Social networks like Facebook and MySpace have become enormously popular among consumers. But are businesses really prepared to embrace them?
Many businesses aren't ready to throw open their networks to Web 2.0 traffic unless it meets certain thresholds.
There must be a clear business value and assurances that services don't pose a security threat.
"I would argue that right now, with the economy where it is, there has to be a clear and compelling case for social networking in your organization," Nucleus Research analyst Rebecca Wettemann told InternetNews.com.
"Otherwise, it's not going to get approval.

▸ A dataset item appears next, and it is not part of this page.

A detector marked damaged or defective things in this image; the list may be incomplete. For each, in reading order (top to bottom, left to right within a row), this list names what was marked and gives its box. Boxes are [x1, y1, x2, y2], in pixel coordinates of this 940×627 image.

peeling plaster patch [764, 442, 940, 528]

Certainly the CFO isn't going to sign off on something that looks like 'that Facebook thing my kids are on.'"
Wetteman groups social networking with other collaboration tools that have to prove their value before being adopted. "It's not a field of dreams, there has to be a reason for people to use it," she said.
"A sales team that can get more details about an account or better ideas on how to sell a client; there's real value there. The other issue is participation. If one person is doing most of the contributions to the Wiki, that's not going to cut it."

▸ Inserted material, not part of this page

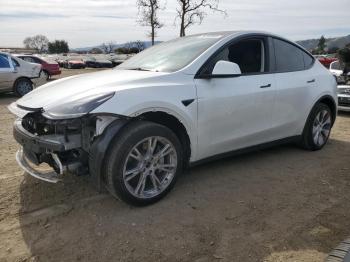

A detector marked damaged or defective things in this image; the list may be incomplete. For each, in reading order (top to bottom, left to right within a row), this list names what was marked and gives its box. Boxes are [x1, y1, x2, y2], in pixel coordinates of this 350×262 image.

exposed front end damage [11, 103, 129, 185]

Upstart company Central Desktop would like to get businesses on board. It has a set of collaborative Web 2.0 tools for small groups and organizations it thinks is just the ticket for companies that can't afford higher priced offerings.
Designed as a Software as a Service (SaaS) offering, Central Desktop recently introduced an enterprise edition that starts at $500 per month for up to 100 users internally.

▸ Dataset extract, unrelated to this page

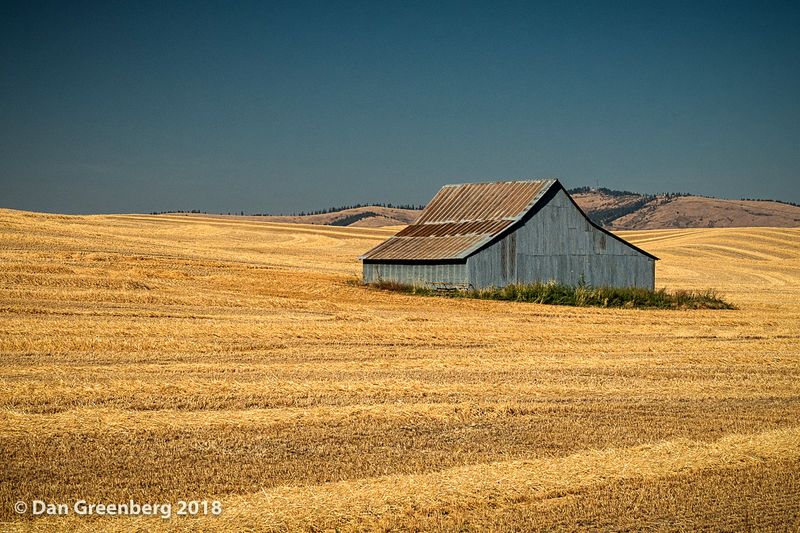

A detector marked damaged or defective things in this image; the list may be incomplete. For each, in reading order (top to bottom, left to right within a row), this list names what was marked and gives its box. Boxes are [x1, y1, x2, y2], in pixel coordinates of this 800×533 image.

rusty roof panel [362, 179, 556, 262]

The Wiki-based collaboration platform integrates real-time Web and audio conferencing tools. Central Desktop claims the Obama campaign used its product during the Democratic primaries.
Central Desktop CEO Isaac Garcia said he downplays the Wiki aspects in pitching the platform because less technical employees don't get it. "We find a lot of users struggle with that concept, basically we're offering a collaboration platform," he said.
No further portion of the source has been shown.